Nachdem bereits 2005 eine erste Kontaktaufnahme durch Wulff Klohn mit der Kunsthalle erfolgt war, meldete sich im Juli 2011 Dr. Alfried Fischer aus Wittmund. Er forschte im Namen seiner in den USA lebenden Verwandten zur Familiengeschichte und fragte, ob die Kunsthalle Kenntnis über den Verbleib zweier Lenbachbildnisse von deren Urgroßeltern habe. Schnell vermittelte das Museum den Fund und die Herausgabebereitschaft der Darstellungen von Felix und Helene Hecht – die Kunsthalle hatte die Werke über 60 Jahre lang wohl konserviert. Die Karlsruher Provenienzforscherin Dr. Tessa Rosebrock recherchierte Entschädigungs- und Wiedergutmachungsakten von Helene Hecht und ermittelte gemeinsam mit Herrn Fischer die Erbberechtigung der sieben noch lebenden Urgroßenkel. Nachdem endlich alle Adressen der über den gesamten Globus verstreut lebenden und einander teilweise vollständig aus den Augen verlorenen Erben vorlagen, folgte ein über mehrere Jahre andauernder Austausch mit der Wissenschaftlerin, bis schließlich eine für alle zufriedenstellende Lösung gefunden wurde. Aufgrund ihrer Maße sind die Gemälde kaum in einem Privathaushalt unterzubringen; ihr vergleichsweise geringer Marktwert und die emotionalen Werte mit denen sie besetzt sind, verbieten ihren Verkauf; in der Kunsthalle Karlsruhe waren die Lenbachporträts nicht in den Sammlungszusammenhang integrierbar.
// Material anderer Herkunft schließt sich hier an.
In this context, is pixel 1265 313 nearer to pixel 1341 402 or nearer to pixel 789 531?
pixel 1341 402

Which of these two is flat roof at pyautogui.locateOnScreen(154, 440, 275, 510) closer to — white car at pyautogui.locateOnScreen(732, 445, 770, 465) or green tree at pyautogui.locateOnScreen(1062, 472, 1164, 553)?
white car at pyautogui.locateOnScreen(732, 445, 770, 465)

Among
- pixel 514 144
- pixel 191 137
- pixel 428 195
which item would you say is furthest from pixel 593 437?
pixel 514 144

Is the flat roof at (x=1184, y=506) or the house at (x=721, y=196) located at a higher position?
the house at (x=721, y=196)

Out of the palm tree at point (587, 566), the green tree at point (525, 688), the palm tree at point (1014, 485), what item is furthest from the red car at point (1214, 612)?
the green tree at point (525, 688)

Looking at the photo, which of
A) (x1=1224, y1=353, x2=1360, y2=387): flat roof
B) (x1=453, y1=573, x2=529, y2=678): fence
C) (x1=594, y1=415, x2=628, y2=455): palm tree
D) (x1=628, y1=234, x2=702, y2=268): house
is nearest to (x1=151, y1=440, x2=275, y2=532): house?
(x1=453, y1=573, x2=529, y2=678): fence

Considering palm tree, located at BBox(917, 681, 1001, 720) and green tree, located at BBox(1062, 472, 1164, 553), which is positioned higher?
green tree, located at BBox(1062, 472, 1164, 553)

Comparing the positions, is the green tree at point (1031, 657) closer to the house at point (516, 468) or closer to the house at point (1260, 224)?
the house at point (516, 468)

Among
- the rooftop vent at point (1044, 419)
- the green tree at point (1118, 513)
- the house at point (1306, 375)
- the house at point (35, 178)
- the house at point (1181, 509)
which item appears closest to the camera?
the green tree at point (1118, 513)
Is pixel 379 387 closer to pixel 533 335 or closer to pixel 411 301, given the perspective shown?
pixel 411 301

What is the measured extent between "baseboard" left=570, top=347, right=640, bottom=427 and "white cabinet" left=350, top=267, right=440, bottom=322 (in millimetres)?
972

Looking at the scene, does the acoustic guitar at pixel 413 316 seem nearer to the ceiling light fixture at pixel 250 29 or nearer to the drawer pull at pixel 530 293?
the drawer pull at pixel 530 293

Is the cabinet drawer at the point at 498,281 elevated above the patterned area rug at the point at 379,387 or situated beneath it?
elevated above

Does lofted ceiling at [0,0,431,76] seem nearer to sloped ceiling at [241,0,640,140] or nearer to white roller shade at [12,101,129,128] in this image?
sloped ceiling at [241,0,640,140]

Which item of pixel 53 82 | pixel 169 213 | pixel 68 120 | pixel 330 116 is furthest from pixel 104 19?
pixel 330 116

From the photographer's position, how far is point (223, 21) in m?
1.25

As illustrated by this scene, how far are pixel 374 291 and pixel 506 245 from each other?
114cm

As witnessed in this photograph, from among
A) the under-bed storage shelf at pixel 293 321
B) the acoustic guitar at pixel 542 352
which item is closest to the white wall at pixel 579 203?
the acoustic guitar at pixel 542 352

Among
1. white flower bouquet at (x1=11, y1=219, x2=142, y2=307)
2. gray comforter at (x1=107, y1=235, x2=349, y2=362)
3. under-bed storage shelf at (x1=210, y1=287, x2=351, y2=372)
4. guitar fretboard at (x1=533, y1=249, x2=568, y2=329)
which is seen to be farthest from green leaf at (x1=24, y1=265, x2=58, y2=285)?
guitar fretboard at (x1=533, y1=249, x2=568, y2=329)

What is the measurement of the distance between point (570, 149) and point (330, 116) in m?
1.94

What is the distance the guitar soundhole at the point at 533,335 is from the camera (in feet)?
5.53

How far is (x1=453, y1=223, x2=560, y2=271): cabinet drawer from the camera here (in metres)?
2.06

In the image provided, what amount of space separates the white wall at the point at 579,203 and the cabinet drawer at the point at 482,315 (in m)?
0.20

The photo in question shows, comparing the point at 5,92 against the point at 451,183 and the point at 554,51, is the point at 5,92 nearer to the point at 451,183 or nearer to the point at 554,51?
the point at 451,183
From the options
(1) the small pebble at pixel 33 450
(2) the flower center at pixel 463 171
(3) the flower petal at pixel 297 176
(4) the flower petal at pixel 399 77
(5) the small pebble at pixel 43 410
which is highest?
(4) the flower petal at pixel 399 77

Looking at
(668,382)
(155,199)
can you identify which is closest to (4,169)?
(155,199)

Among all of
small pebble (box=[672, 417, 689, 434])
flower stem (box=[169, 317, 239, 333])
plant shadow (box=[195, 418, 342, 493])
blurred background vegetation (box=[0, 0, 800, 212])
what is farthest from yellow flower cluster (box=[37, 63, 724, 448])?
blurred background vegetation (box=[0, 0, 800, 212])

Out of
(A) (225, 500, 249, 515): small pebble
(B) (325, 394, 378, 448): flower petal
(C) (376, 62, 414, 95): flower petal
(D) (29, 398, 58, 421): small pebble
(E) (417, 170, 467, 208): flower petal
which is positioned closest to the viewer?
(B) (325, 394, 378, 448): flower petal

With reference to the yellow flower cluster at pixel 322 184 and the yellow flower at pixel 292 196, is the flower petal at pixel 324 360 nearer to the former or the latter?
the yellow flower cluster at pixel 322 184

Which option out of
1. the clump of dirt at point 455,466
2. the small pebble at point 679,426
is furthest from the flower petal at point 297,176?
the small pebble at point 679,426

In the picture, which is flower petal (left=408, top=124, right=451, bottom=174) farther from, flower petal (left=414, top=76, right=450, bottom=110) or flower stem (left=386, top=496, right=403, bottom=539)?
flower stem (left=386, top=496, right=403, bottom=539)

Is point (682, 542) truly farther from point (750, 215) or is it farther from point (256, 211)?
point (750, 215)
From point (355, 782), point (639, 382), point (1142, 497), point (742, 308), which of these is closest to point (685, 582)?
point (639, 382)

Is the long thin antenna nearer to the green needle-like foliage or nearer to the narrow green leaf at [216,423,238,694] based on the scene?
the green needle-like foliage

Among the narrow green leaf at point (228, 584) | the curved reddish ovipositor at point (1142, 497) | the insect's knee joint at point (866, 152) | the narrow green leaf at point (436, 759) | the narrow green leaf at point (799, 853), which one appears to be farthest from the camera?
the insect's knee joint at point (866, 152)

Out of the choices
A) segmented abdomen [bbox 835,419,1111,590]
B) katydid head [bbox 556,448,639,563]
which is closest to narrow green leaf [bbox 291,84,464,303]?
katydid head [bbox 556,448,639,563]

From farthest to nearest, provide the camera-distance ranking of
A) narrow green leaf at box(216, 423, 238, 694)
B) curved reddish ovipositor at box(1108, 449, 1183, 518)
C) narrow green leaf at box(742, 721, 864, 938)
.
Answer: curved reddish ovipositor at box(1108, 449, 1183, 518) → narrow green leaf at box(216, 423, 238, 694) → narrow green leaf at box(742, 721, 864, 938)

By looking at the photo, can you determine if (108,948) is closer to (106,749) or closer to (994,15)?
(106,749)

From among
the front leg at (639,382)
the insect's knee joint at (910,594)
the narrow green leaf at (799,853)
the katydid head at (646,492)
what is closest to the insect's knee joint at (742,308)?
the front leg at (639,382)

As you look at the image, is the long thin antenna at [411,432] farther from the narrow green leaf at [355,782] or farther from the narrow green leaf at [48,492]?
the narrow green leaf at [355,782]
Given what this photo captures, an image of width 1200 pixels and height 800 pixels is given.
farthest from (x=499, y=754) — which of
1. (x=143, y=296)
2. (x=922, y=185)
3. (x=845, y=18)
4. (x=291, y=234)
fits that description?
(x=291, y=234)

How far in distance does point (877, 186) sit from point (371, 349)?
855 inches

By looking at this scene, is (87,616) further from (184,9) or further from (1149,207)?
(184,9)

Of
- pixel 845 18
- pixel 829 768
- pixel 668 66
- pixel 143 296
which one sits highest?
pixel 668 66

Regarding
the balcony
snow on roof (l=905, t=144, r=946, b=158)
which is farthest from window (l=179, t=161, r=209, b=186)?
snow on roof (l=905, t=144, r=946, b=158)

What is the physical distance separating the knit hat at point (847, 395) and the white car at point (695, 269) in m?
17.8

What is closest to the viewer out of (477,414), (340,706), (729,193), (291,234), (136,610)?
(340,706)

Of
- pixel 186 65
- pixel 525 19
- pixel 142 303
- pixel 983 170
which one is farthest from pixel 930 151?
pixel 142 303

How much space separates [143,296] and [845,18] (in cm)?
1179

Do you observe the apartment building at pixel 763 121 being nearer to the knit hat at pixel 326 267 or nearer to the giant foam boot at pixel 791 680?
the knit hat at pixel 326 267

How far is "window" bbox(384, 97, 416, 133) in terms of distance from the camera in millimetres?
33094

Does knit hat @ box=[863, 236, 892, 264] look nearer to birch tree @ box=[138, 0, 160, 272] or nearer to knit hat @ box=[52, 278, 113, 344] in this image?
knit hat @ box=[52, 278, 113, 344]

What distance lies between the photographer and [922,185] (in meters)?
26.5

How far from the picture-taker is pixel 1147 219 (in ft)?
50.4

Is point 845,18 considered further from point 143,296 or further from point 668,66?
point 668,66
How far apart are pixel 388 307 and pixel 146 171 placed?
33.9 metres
Der nicht nur kunst- sondern auch stadtgeschichtliche Aspekt der beiden Bilder legte die Übergabe der Bildnisse an die Mannheimer Reiss-Engelhorn-Museen nahe. Dort werden sie in die Neupräsentation der kunst- und kulturgeschichtlichen Bestände aufgenommen. Die Stadt Mannheim leistet auf diesem Weg ein Stück Wiedergutmachung an den Geschädigten. Der Fall ist somit ein gutes Beispiel dafür, dass deutsche Museen an „fairen und gerechten Lösungen“ in Provenienzfragen interessiert sind. Nicht immer muss am Ende der Herkunftsermittlung eines belasteten Kunstobjekts sein Verkauf oder seine Restitution stehen. Hier fand sich eine Lösung durch die Kooperation zweier Museen im Sinne der Erben. Die Erinnerung an Felix und Helene Hecht ist in Form ihrer Porträts nach Mannheim zurückgekehrt.